Möglich sind dabei sogar die Exmatrikulation des Studierenden und die Einleitung eines Ordnungswidrigkeitenverfahrens. So sieht etwa die Prüfungsordnung für den Bachelorstudiengang Erziehungswissenschaft (1-Fach-Bachelor) der Humanwissenschaftlichen Fakultät der Universität zu Köln vom 22. Dezember 2015 vor, dass dann, wenn eine Prüfungskandidatin oder ein Prüfungskandidat versucht, das Ergebnis einer Prüfungsleistung durch Täuschung, zum Beispiel das Mitführen nicht zugelassener Arbeits- und Hilfsmittel, zu eigenem Vorteil zu beeinflussen, die betreffende Prüfungsleistung als mit „mangelhaft (5,0)“ oder „nicht bestanden“ bewertet wird.

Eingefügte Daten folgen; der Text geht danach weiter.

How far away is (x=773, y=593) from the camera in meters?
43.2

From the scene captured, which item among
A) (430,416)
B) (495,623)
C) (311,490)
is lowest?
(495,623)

In schwerwiegenden Fällen, zum Beispiel bei wissenschaftlichem Fehlverhalten, oder im Wiederholungsfall kann der Prüfungsausschuss die Prüfungskandidatin oder den Prüfungskandidaten von der Erbringung weiterer Prüfungsleistungen ausschließen, wodurch der Prüfungsanspruch im Studiengang erlischt. Wissenschaftliches Fehlverhalten liegt insbesondere vor, wenn bewusst, willentlich oder grob fahrlässig bei wissenschaftlichen Arbeiten Falschangaben gemacht werden, unter Anmaßung der Autorinnen- oder Autorenschaft (Plagiat) geistiges Eigentum Anderer durch die unbefugte Verwertung verletzt wird, geistiges Eigentum Anderer verfälscht wiedergegeben wird oder eine schwere Beeinträchtigung der Forschungstätigkeit Anderer verursacht wird. Nach § 63 Abs. 5 HG kann die damit einhergehende Ordnungswidrigkeit mit einer Geldbuße von bis zu 50.000 Euro geahndet werden.

 

Fehlt es an einer eindeutigen Vorgabe der im Rahmen der „Open-Book-Prüfung“ zugelassenen Hilfsmittel seitens der prüfenden Universität ist damit ein erhebliches Risiko für den Studierenden verbunden.

 

Auch bei „Open Book-Prüfungen“, bei denen sämtliche Hilfsmittel zugelassen sind, beruhen die Erstellung der Aufgabe und die Auswahl der Prüfungsthemen auf fachwissenschaftlichen und prüfungsspezifischen Gesichtspunkten (vgl. OVG Niedersachsen, Beschl. v. 04.07.2019 – 2 LA 1667/17 - Rn. 7, juris). Dabei hängt die Art der Prüfung neben Regelungen in der Prüfungsordnung auch von den zu prüfenden Lerninhalten ab. Mit Hausarbeiten können etwa, auch wenn sie anders als klassische Hausarbeiten und insofern eher vergleichbar Klausuren mit einer Begrenzung der Bearbeitungszeit auf Stunden statt Wochen oder Monate gestellt werden, bestimmte Lerninhalte (z. B. bloßes Wissen) nicht geprüft werden. Gleichwohl stellten auch „Open Book Prüfungen“ Formen der Prüfung dar, so dass die Zulassung „sämtlicher“ Hilfsmittel nicht die Verwendung von Lösungen anderer Studierender beinhaltet. Vielmehr führt die Zulassung von Hilfsmitteln dazu, dass beispielsweise vor der Klausur erstellte Unterlagen der Studierenden benutzt werden dürfen, auch Hilfsmaterial wie Lehrbücher oder Kommentare (vgl. VG Ansbach, Urteil vom 26. Oktober 2009 – AN 4 K 08.01857 –, juris). Dadurch führt das Open Book-Format zu einer starken Verschiebung der Gewichtung von Wissensfragen zu Transferfragen (vgl. VG Leipzig, Beschluss vom 02. Februar 2021 – 7 L 41/21 –, juris). Dieser Sinn und Zweck der Prüfung wäre somit verfehlt, wenn bei „open Book-Prüfungen“ die eigene Prüfungsleistung durch Dritte ersetzt würde.

 

Eine audio-visuelle Übertragung (Videoaufsicht) ist im Übrigen nach der Rechtsprechung zur Vermeidung von Täuschungsversuchen bei Prüfungen geeignet und mit höherrangigem Recht vereinbar; dies gilt auch für „Open Book-Klausuren“ (Oberverwaltungsgericht für das Land Schleswig-Holstein, Beschluss vom 03. März 2021 – 3 MR 7/21 –, juris).